_Exercise A_
In the Linux forum thread below, why won't running Wine on a PowerPC or ARM processor let you run Windows programs?
_Exercise B_
According to the Linux forum thread below, which distribution gave the first poster their first Linux experience?
━━━ Study text ━━━
Fedora, CentOS and OpenSuSE Linux are pretty good - my first Linux experience was with SuSE, back in '07. Since then I've used plenty, and Debian and Fedora have stayed my top favorites.

Word of warning about Debian: it often looks ugly when first installed. There are plenty of themes on the net to clean that up though. And you will need a nice wallpaper, of course 

As for ToeClaws, and the others who recommend Mint Linux, I can see the attraction, I just don't like it as much as the others. Debian, for example, is super compatible, and will run on just about any machine.

Sorry - one more thing worth mentioning: You can run Windows software on Linux if you want to using the "Wine" emulator (well, "Wine Is Not an Emulator" - recursive acronym )


----------



## Runefox (May 4, 2013)

But it's NOT an emulator - Wine simply translates the API calls, it's still all x86 code. Running Wine on a PowerPC or ARM processor won't let you run Windows programs (... Though, I'm curious about Win8 RT apps. Hmmmm...)

I've never really liked Fedora / RedHat. My first experience with RPM-based distros was with Mandrake 8. While it was fun and easy to use, dependencies and the package management in general were a mess. Haven't really touched an RPM distro since... RedHat 8(? maybe 7.2) or Fedora Core 3? And even then not very much.


----------



## probabilitywolf (May 4, 2013)

Runefox said:


> But it's NOT an emulator - Wine simply translates the API calls, it's still all x86 code. Running Wine on a PowerPC or ARM processor won't let you run Windows programs (... Though, I'm curious about Win8 RT apps. Hmmmm...)
━━━ Provided records ━━━
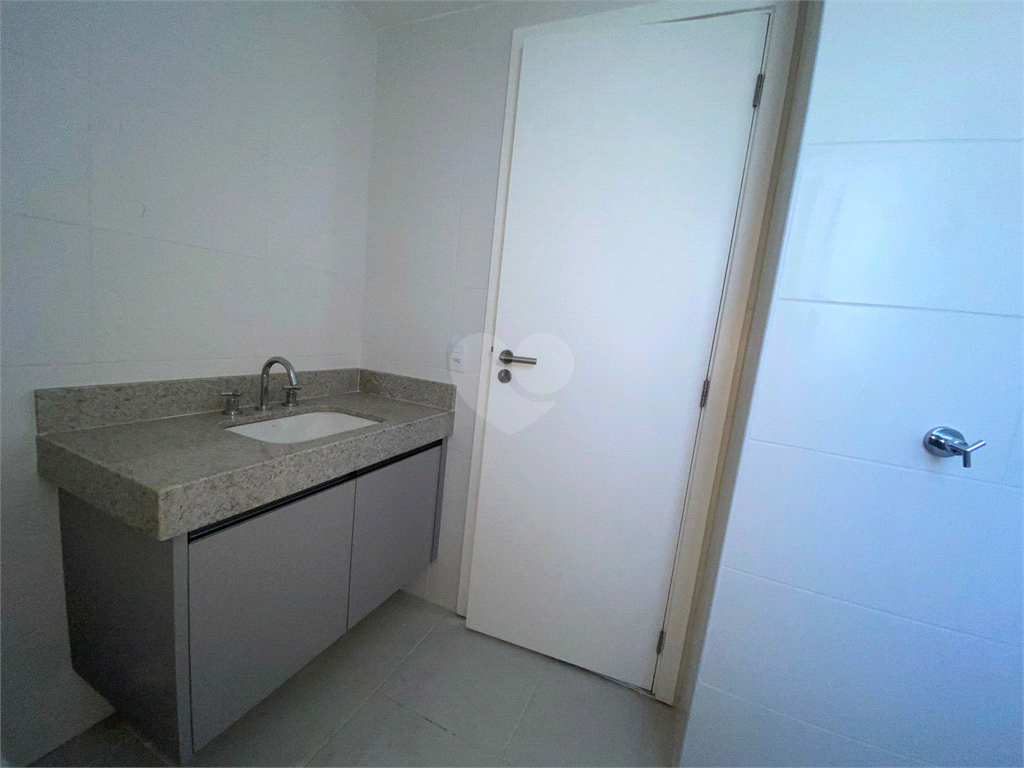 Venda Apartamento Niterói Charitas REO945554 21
━━━
━━━ Provided records ━━━
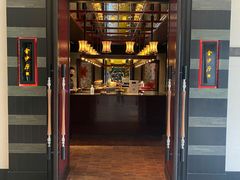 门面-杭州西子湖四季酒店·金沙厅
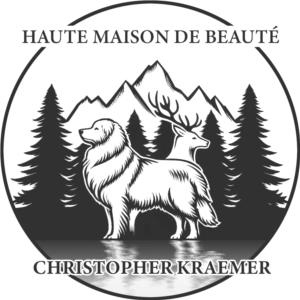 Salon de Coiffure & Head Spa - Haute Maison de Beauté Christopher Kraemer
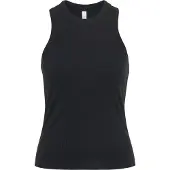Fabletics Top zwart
━━━
_Response area A_
Wine isn't an emulator. It only translates the API calls, and the program is still x86 code, which those processors don't run.

_Response area B_
SuSE, back in '07.